• Texte fourni

++++++++++

FRANCE

Marine Le Pen chez les Ch’tis à la conquête du FN

Par JEAN-NOËL CUÉNOD BÉTHUNE (RÉGION NORD-PAS-DE-CALAIS) le 13.03.2010 à 00:01

Les élections régionales constituent un test grandeur nature pour les forces politiques de l’Hexagone. Notre correspondant a suivi la fille de Jean-Marie Le Pen qui, dans le Nord, parle et rêve de reconquête.

Répartition familiale des rôles au Front national (FN) pendant cette élection régionale française. Le père, Jean-Marie Le Pen (81?ans), engage son ultime combat politique dans le Midi, en Provence-Alpes-Côte d’Azur, usant de sa rhétorique classique aux accents maurrassiens, vichystes et «Algérie française», propre à séduire l’électorat méridional.

La fille (41?ans) porte le fer frontiste au septentrion, en région Nord-Pas-de-Calais, le pays des Ch’tis, en développant un discours gauchisant qui cherche à plaire aux déçus du socialisme, traditionnellement puissant sur cette terre de luttes syndicales. Différence sur la forme. Identité quant au fond.

++++++++++

• Consignes
1 > Dites si chacune de ces affirmations correspond à l'article sur Marine Le Pen, en répondant par oui ou par non et en citant mot pour mot les mots de l'article qui tranchent : (a) Jean-Marie Le Pen fait campagne en Provence-Alpes-Côte d’Azur ; (b) dans le Nord, Marine Le Pen tient un discours de droite classique ; (c) le père et la fille ne sont pas d'accord sur le fond.
2 > Poursuivez l'article sur Marine Le Pen à partir de sa dernière phrase.
Les enregistrements ne servent à rien pour ce travail.

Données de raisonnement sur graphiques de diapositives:
++++++++++

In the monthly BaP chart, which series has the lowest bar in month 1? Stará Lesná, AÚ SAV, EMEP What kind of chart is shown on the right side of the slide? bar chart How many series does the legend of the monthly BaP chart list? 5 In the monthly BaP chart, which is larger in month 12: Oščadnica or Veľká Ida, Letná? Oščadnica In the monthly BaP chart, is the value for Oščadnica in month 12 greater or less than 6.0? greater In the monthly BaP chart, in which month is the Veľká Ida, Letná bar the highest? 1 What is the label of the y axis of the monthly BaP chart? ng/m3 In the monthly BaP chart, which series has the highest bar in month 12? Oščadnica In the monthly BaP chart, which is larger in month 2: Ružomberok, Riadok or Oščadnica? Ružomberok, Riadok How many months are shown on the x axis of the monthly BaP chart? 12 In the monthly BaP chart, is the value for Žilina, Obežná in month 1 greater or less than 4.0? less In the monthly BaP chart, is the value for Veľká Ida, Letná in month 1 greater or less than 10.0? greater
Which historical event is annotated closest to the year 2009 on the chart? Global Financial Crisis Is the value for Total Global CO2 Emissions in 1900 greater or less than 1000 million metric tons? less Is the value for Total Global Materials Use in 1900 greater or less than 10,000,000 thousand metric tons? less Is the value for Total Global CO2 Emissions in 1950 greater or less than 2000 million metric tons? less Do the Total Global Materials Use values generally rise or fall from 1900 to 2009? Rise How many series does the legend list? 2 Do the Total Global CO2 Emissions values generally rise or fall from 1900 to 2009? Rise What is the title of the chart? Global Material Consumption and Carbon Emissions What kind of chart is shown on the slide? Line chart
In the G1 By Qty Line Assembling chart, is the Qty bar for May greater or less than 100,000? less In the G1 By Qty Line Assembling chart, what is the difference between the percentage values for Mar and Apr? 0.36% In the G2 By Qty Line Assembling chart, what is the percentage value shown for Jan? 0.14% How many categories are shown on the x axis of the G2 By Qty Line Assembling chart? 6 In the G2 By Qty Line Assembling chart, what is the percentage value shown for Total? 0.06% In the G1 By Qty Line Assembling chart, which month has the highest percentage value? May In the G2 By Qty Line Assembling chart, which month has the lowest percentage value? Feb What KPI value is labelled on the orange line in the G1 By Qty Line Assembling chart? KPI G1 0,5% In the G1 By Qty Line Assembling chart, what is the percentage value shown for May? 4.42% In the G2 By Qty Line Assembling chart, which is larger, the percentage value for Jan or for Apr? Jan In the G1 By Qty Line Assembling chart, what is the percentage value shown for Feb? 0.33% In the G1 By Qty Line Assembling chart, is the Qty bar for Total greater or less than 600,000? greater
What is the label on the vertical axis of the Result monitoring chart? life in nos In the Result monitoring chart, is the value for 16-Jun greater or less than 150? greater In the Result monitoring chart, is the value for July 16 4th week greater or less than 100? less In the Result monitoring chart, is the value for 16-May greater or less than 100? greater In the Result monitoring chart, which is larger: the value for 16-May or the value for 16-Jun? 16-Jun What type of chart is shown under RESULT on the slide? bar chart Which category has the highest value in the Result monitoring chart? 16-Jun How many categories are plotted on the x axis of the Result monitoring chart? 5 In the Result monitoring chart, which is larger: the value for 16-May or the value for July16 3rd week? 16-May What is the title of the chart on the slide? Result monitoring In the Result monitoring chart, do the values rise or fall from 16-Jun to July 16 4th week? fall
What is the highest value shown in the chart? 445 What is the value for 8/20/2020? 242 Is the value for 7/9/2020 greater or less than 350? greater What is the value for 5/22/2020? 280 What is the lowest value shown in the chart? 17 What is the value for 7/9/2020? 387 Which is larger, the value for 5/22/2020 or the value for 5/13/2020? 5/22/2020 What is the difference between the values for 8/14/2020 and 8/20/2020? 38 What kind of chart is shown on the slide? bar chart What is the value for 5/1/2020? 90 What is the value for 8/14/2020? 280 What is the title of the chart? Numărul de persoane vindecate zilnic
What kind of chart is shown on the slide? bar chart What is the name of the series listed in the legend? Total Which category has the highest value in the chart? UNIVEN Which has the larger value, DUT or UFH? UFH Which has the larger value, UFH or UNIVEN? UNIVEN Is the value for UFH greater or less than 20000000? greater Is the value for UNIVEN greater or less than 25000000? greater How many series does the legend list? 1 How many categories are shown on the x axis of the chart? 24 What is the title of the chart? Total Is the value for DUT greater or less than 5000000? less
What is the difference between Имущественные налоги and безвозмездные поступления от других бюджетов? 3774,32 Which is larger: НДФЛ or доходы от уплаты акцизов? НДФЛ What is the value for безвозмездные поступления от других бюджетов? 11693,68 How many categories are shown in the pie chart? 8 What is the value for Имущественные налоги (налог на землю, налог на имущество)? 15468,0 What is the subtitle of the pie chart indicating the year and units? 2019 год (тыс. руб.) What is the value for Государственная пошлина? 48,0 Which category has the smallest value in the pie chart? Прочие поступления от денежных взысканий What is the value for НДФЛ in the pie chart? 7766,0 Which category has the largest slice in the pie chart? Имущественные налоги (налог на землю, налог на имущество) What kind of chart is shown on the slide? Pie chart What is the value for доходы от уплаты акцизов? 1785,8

++++++++++

• Réponses écrites
1 >
(a) Oui : « engage son ultime combat politique dans le Midi, en Provence-Alpes-Côte d’Azur ».
(b) Non : « en développant un discours gauchisant qui cherche à plaire aux déçus du socialisme ».
(c) Non : « Différence sur la forme. Identité quant au fond. »

2 >
L’objectif de Le Pen fille
Dans la dernière ligne droite, Marine Le Pen enchaîne les entretiens avec les journalistes. A Béthune, ville du Pas-de-Calais, elle entre d’un pas conquérant dans la salle de l’Hôtel du Vieux-Beffroi pour y rencontrer un rédacteur de La Voix du Nord et votre serviteur. A ses côtés, le No 2 de sa liste, Steeve Briois (37?ans). Veste crème, foulard rose, jeans, Marine Le Pen débite son programme à la mitraillette. Sans tourner autour du pot, elle affiche son objectif: faire de cette élection régionale dans le Nord-Pas-de-Calais un marchepied pour accéder à la direction de son parti. En effet, le successeur de Le Pen sera désigné lors d’un congrès qui se déroulera cet automne ou au printemps 2011.

Si Le Pen fille tient la corde, elle doit encore éliminer définitivement Bruno Gollnisch (60?ans) dans la course interne. Cela passe donc par un bon score à ces régionales. Marine Le Pen ne prend guère de risque en fixant cette cible à 15% des voix, estimation réaliste. «Le FN est un parti populaire, national et social. Je veux donner plus de visibilité à son aspect social», explique-t-elle.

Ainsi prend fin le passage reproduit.